EXTRAIT CHOISI
#####
@Joe Chip
Les hommes à l’intelligence pratique et vive, capable de prendre
des décisions sans posséder "toutes les données de l’équation",
d’aller contre le courant, ont disparu progressivement du paysage politique
français pour laisser la place à des gens qui avaient à peu près le même profil
cognitif que les hauts-fonctionnaires et étaient issus des mêmes milieux.
------> Oui. En d’autres termes , le profil d’homme
d’Etat a laissé la place au profil gestionnaire technocratique , une génération
en a remplacé une autre qu’elle méprisait , une fois arrivé au pouvoir elle a purgé
tout ce qui ressemblait à un monde qu’elle considérait comme révolu et archaïque
…
Les concours de la haute administration sont calibrés à la base
pour sélectionner des cadres et des purs gestionnaires, donc des gens dotés
d’une très grosse capacité de travail, d’une excellente mémoire et de grandes
facultés de synthèse et d’analyse, qualités d’ailleurs réputées "très
françaises". Le conformisme de ces fonctionnaire est donc intrinsèquement
attaché à ce mode de sélection.
------> Tout à fait.
#####
DONNÉES FOURNIES
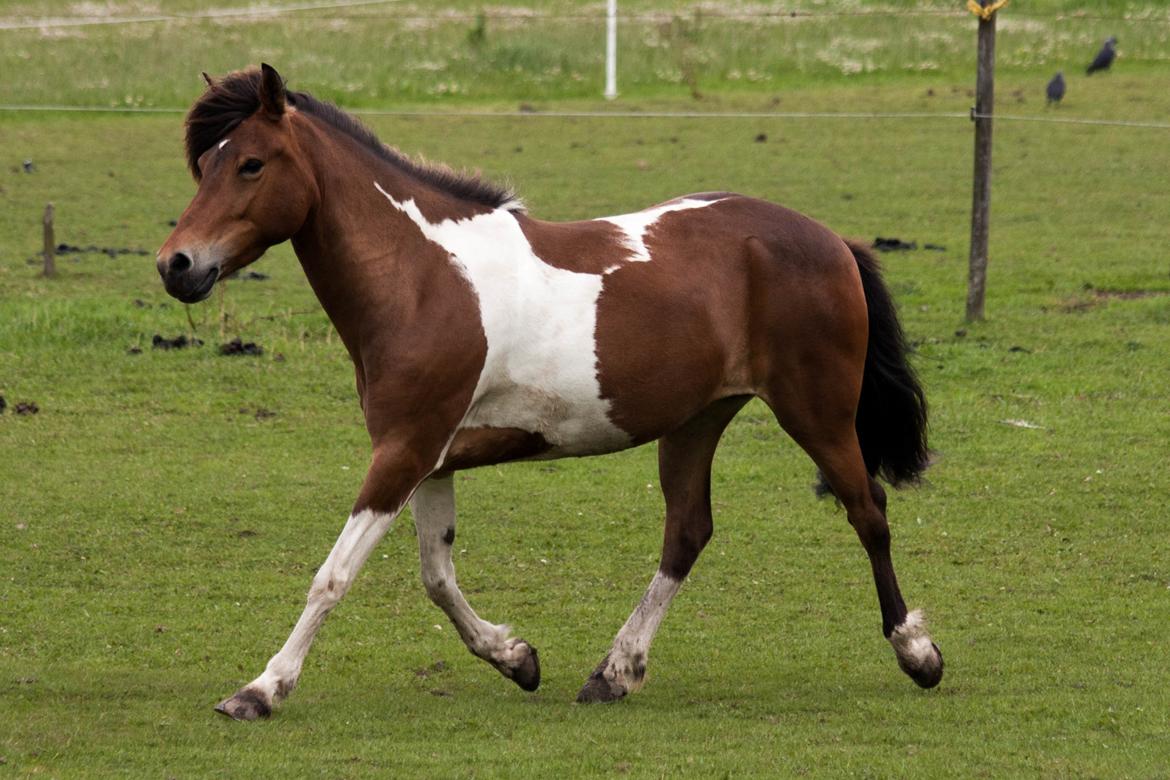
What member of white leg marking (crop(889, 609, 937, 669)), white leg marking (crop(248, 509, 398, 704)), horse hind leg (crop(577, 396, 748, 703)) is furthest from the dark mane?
white leg marking (crop(889, 609, 937, 669))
#####
CONSIGNE ÉCRITE A
Reprenez le passage de l'extrait qui commence par « ------> Oui. En » et se poursuit jusqu'à « mode de sélection. », en changeant « haute administration » en « fonction publique ».
CONSIGNE ÉCRITE B
D'après l'extrait, quel type de personnes les concours de la haute administration sont-ils calibrés pour sélectionner ?
Les lignes n'ont aucun rapport avec l'extrait.

RÉPONSE COMPLÈTE A
------> Oui. En d’autres termes , le profil d’homme
d’Etat a laissé la place au profil gestionnaire technocratique , une génération
en a remplacé une autre qu’elle méprisait , une fois arrivé au pouvoir elle a purgé
tout ce qui ressemblait à un monde qu’elle considérait comme révolu et archaïque
…
Les concours de la fonction publique sont calibrés à la base
pour sélectionner des cadres et des purs gestionnaires, donc des gens dotés
d’une très grosse capacité de travail, d’une excellente mémoire et de grandes
facultés de synthèse et d’analyse, qualités d’ailleurs réputées "très
françaises". Le conformisme de ces fonctionnaire est donc intrinsèquement
attaché à ce mode de sélection.

RÉPONSE COMPLÈTE B
Des cadres et des purs gestionnaires.